Review Summary: The boy bands have won.
The Boy Bands Have Won, and All the Copyists and the Tribute Bands and the TV Talent Show Producers Have Won, If We Allow Our Culture to Be Shaped by Mimicry, Whether from Lack of Ideas or From Exaggerated Respect. You Should Never Try to Freeze Culture. What You Can Do Is Recycle That Culture. Take Your Older Brother's Hand-Me-Down Jacket and Re-Style It, Re-Fashion It to the Point Where It Becomes Your Own. But Don't Just Regurgitate Creative History, or Hold Art and Music and Literature as Fixed, Untouchable and Kept Under Glass. The People Who Try to 'Guard' Any Particular Form of Music Are, Like the Copyists and Manufactured Bands, Doing It the Worst Disservice, Because the Only Thing That You Can Do to Music That Will Damage It Is Not Change It, Not Make It Your Own. Because Then It Dies, Then It's Over, Then It's Done, and the Boy Bands Have Won.
In 2003, Death Cab For Cutie released indie-pop masterpiece Transatlanticism, but their frontman scored in both halves of the pitch, his collaboration on
Give Up with electronic artist Dntel (Jimmy Tamborello) also garnering considerable critical acclaim for its dream-like melancholy and soothing beats.
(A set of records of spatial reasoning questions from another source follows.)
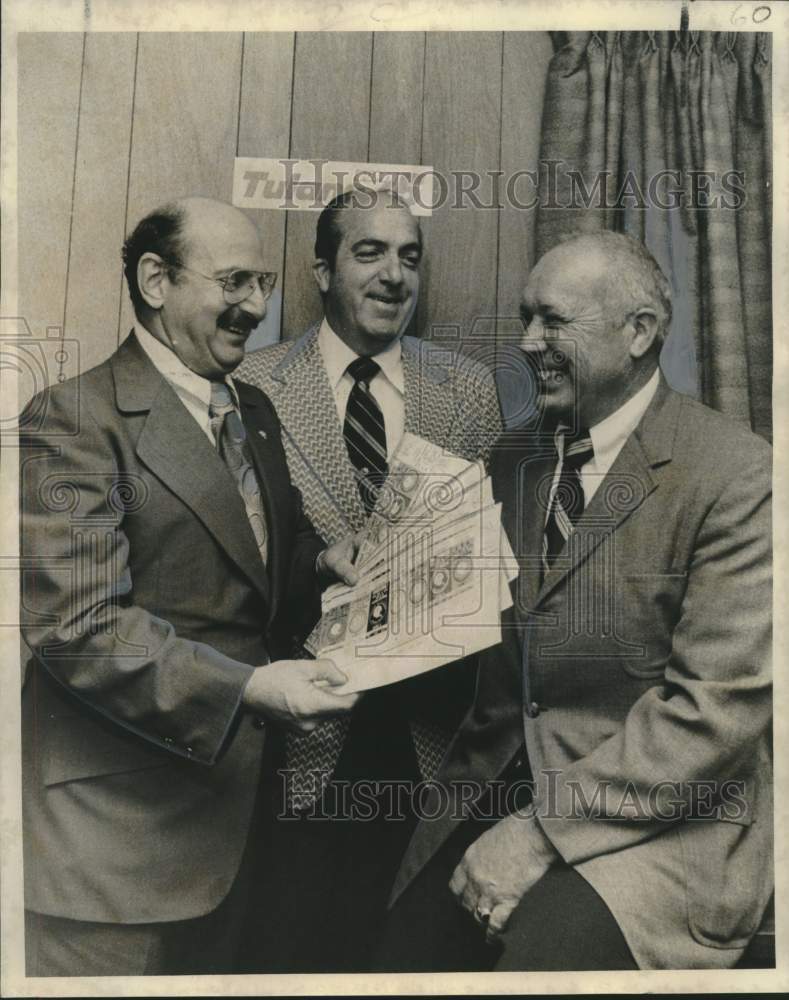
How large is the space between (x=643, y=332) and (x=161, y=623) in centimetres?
145

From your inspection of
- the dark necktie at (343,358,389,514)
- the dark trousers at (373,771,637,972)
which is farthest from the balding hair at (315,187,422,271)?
the dark trousers at (373,771,637,972)

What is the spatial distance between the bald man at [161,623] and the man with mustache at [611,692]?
18.7 inches

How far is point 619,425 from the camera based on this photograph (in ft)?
11.1

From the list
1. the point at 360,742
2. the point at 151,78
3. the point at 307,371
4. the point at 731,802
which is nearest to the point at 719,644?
the point at 731,802

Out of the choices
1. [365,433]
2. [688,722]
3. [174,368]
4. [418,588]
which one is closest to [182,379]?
[174,368]

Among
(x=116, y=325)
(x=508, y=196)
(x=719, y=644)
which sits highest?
(x=508, y=196)

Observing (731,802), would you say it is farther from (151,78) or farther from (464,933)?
(151,78)

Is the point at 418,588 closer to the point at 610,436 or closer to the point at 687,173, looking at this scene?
the point at 610,436

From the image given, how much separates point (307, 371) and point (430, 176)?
61 centimetres

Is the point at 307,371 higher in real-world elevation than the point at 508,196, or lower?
lower

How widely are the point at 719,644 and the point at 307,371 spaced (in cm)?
128

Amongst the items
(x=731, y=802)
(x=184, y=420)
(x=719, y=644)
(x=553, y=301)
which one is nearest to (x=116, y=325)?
(x=184, y=420)

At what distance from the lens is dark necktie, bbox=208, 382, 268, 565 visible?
10.9ft

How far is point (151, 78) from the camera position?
3.46 m
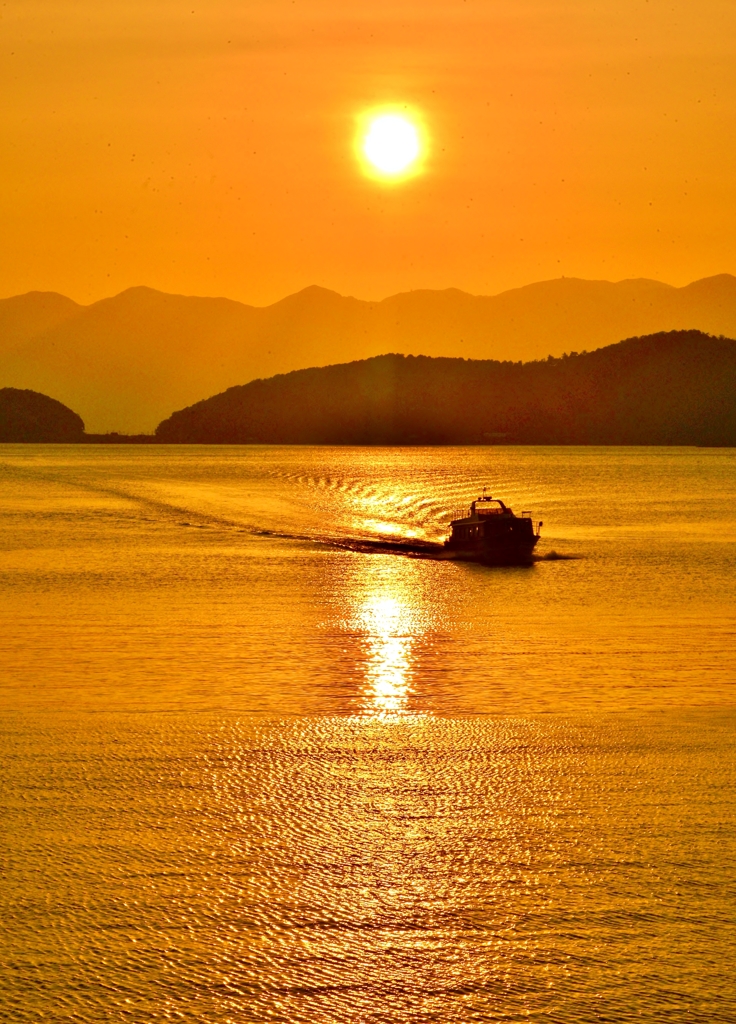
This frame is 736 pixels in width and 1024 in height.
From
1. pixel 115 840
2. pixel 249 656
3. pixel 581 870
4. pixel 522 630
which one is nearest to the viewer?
pixel 581 870

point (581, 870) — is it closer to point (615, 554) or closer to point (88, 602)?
point (88, 602)

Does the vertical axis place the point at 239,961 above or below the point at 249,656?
below

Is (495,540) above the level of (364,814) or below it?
above

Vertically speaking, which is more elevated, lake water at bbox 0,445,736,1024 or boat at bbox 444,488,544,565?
boat at bbox 444,488,544,565

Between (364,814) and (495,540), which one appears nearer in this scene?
(364,814)

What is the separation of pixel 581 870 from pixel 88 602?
30434 mm

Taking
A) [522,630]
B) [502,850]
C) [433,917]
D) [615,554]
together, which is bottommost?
[433,917]

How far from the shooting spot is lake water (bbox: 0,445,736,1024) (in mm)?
9867

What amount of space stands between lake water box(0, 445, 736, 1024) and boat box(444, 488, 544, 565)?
23173mm

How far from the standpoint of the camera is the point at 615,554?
6638cm

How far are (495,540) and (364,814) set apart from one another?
49.1 metres

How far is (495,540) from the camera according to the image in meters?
63.2

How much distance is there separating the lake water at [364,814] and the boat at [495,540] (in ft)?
76.0

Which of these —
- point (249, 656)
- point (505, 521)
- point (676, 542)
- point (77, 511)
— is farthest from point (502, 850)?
point (77, 511)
Since that point, Gibbard has returned to work with his major project, but while 2005's
Plans and 2008's
Narrow Stairs received reasonable receptions and proved fairly popular, nothing has hit those early-decade heights in their real glory, so it was with a hint of apprehension but nevertheless a great deal of excitement that The Postal Service's sophomore release landed in my mailbox in late 2009.
Lead single 'Fireflies' was an all-around confusing introduction to the pair's new material, but worked out as both a huge radio hit and an enjoyable, if slightly empty reiteration of
Give Up's ideals. It hinted, however, at the issues which plague
Ocean Eyes from top to bottom, the main two of which would seem to have their roots in a lack of care and attention. Gibbard, now engaged to Zooey Deschanel, has let his lyricism slip to the level of puns about the dentist and vacuous metaphors - at one point he even self-references, mentioning Puget Sound as he did on 'This Place Is A Prison' - valuing cute and meaningless imagery over anything harbouring real emotion. Dntel's slip-ups are similar; his beats are again pretty and spacey but so much more simplistic, and their predictability renders
Ocean Eyes a disappointingly uneventful listen; without Gibbard's poignant honesty to save the game, it's even more of a letdown.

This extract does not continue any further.